Your reply must consist of the data below, reproduced character for character.

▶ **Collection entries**
════════════════

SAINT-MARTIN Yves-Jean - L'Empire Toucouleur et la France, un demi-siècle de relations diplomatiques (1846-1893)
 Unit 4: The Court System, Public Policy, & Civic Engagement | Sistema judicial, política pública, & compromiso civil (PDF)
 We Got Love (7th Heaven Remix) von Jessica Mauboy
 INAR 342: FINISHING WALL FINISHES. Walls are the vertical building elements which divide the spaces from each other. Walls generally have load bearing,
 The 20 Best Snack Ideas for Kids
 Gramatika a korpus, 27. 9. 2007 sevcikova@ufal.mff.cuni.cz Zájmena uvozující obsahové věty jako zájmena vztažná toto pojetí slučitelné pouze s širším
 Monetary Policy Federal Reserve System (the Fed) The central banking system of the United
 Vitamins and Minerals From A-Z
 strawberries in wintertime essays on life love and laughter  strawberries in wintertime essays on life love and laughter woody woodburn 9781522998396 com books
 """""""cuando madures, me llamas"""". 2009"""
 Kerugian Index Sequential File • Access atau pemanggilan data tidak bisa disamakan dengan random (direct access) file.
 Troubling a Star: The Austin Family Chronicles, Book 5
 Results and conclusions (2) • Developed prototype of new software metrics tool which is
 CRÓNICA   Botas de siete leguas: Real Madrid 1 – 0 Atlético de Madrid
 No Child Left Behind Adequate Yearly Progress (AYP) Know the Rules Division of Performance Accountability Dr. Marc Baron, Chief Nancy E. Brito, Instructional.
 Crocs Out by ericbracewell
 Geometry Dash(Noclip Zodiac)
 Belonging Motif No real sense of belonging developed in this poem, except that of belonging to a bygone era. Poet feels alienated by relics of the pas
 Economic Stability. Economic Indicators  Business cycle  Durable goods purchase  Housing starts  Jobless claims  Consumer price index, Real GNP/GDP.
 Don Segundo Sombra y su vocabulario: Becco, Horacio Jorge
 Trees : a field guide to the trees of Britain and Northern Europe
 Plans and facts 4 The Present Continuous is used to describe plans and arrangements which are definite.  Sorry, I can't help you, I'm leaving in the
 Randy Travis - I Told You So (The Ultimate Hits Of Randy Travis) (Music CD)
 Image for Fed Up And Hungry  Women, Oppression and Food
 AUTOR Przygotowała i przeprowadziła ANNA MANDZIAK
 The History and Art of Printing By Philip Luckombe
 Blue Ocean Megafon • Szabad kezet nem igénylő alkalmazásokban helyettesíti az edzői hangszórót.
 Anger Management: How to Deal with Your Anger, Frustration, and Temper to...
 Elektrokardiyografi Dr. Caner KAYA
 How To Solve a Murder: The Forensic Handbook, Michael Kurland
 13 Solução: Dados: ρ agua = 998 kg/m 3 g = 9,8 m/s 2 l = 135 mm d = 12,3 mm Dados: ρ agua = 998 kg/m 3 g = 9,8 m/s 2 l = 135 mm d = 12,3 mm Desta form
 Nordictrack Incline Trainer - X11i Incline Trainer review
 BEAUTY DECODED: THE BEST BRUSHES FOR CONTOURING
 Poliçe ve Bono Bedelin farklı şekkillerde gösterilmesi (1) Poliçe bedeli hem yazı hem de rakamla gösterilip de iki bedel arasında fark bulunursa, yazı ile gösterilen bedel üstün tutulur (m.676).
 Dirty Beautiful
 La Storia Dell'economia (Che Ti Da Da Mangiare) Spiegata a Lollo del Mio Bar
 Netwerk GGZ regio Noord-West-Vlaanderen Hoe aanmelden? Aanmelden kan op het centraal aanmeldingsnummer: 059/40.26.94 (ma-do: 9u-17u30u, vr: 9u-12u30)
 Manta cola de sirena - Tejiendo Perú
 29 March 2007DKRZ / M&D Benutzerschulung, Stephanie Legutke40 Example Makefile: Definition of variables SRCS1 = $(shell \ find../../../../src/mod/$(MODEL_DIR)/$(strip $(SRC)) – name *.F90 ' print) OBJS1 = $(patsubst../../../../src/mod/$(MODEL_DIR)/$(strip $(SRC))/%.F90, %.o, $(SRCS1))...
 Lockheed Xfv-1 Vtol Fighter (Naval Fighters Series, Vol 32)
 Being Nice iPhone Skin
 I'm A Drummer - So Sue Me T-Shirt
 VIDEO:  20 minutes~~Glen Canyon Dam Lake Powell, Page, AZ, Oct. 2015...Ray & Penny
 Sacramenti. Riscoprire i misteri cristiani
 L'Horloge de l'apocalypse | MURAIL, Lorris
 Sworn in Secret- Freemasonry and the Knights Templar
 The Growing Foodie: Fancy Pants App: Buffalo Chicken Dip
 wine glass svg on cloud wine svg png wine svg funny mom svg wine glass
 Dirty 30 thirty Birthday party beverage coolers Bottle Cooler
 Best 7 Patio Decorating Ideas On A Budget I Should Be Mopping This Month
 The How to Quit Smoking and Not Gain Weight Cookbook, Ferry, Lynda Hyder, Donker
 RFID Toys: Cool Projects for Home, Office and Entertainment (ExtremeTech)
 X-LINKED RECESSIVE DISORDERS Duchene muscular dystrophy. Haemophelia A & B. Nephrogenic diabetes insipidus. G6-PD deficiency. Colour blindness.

════════════════

▶ **Exercise answer**
SAINT-MARTIN Yves-Jean - L'Empire Toucouleur et la France, un demi-siècle de relations diplomatiques (1846-1893)
 Unit 4: The Court System, Public Policy, & Civic Engagement | Sistema judicial, política pública, & compromiso civil (PDF)
 We Got Love (7th Heaven Remix) von Jessica Mauboy
 INAR 342: FINISHING WALL FINISHES. Walls are the vertical building elements which divide the spaces from each other. Walls generally have load bearing,
 The 20 Best Snack Ideas for Kids
 Gramatika a korpus, 27. 9. 2007 sevcikova@ufal.mff.cuni.cz Zájmena uvozující obsahové věty jako zájmena vztažná toto pojetí slučitelné pouze s širším
 Monetary Policy Federal Reserve System (the Fed) The central banking system of the United
 Vitamins and Minerals From A-Z
 strawberries in wintertime essays on life love and laughter  strawberries in wintertime essays on life love and laughter woody woodburn 9781522998396 com books
 """""""cuando madures, me llamas"""". 2009"""
 Kerugian Index Sequential File • Access atau pemanggilan data tidak bisa disamakan dengan random (direct access) file.
 Troubling a Star: The Austin Family Chronicles, Book 5
 Results and conclusions (2) • Developed prototype of new software metrics tool which is
 CRÓNICA   Botas de siete leguas: Real Madrid 1 – 0 Atlético de Madrid
 No Child Left Behind Adequate Yearly Progress (AYP) Know the Rules Division of Performance Accountability Dr. Marc Baron, Chief Nancy E. Brito, Instructional.
 Crocs Out by ericbracewell
 Geometry Dash(Noclip Zodiac)
 Belonging Motif No real sense of belonging developed in this poem, except that of belonging to a bygone era. Poet feels alienated by relics of the pas
 Economic Stability. Economic Indicators  Business cycle  Durable goods purchase  Housing starts  Jobless claims  Consumer price index, Real GNP/GDP.
 Don Segundo Sombra y su vocabulario: Becco, Horacio Jorge
 Trees : a field guide to the trees of Britain and Northern Europe
 Plans and facts 4 The Present Continuous is used to describe plans and arrangements which are definite.  Sorry, I can't help you, I'm leaving in the
 Randy Travis - I Told You So (The Ultimate Hits Of Randy Travis) (Music CD)
 Image for Fed Up And Hungry  Women, Oppression and Food
 AUTOR Przygotowała i przeprowadziła ANNA MANDZIAK
 The History and Art of Printing By Philip Luckombe
 Blue Ocean Megafon • Szabad kezet nem igénylő alkalmazásokban helyettesíti az edzői hangszórót.
 Anger Management: How to Deal with Your Anger, Frustration, and Temper to...
 Elektrokardiyografi Dr. Caner KAYA
 How To Solve a Murder: The Forensic Handbook, Michael Kurland
 13 Solução: Dados: ρ agua = 998 kg/m 3 g = 9,8 m/s 2 l = 135 mm d = 12,3 mm Dados: ρ agua = 998 kg/m 3 g = 9,8 m/s 2 l = 135 mm d = 12,3 mm Desta form
 Nordictrack Incline Trainer - X11i Incline Trainer review
 BEAUTY DECODED: THE BEST BRUSHES FOR CONTOURING
 Poliçe ve Bono Bedelin farklı şekkillerde gösterilmesi (1) Poliçe bedeli hem yazı hem de rakamla gösterilip de iki bedel arasında fark bulunursa, yazı ile gösterilen bedel üstün tutulur (m.676).
 Dirty Beautiful
 La Storia Dell'economia (Che Ti Da Da Mangiare) Spiegata a Lollo del Mio Bar
 Netwerk GGZ regio Noord-West-Vlaanderen Hoe aanmelden? Aanmelden kan op het centraal aanmeldingsnummer: 059/40.26.94 (ma-do: 9u-17u30u, vr: 9u-12u30)
 Manta cola de sirena - Tejiendo Perú
 29 March 2007DKRZ / M&D Benutzerschulung, Stephanie Legutke40 Example Makefile: Definition of variables SRCS1 = $(shell \ find../../../../src/mod/$(MODEL_DIR)/$(strip $(SRC)) – name *.F90 ' print) OBJS1 = $(patsubst../../../../src/mod/$(MODEL_DIR)/$(strip $(SRC))/%.F90, %.o, $(SRCS1))...
 Lockheed Xfv-1 Vtol Fighter (Naval Fighters Series, Vol 32)
 Being Nice iPhone Skin
 I'm A Drummer - So Sue Me T-Shirt
 VIDEO:  20 minutes~~Glen Canyon Dam Lake Powell, Page, AZ, Oct. 2015...Ray & Penny
 Sacramenti. Riscoprire i misteri cristiani
 L'Horloge de l'apocalypse | MURAIL, Lorris
 Sworn in Secret- Freemasonry and the Knights Templar
 The Growing Foodie: Fancy Pants App: Buffalo Chicken Dip
 wine glass svg on cloud wine svg png wine svg funny mom svg wine glass
 Dirty 30 thirty Birthday party beverage coolers Bottle Cooler
 Best 7 Patio Decorating Ideas On A Budget I Should Be Mopping This Month
 The How to Quit Smoking and Not Gain Weight Cookbook, Ferry, Lynda Hyder, Donker
 RFID Toys: Cool Projects for Home, Office and Entertainment (ExtremeTech)
 X-LINKED RECESSIVE DISORDERS Duchene muscular dystrophy. Haemophelia A & B. Nephrogenic diabetes insipidus. G6-PD deficiency. Colour blindness.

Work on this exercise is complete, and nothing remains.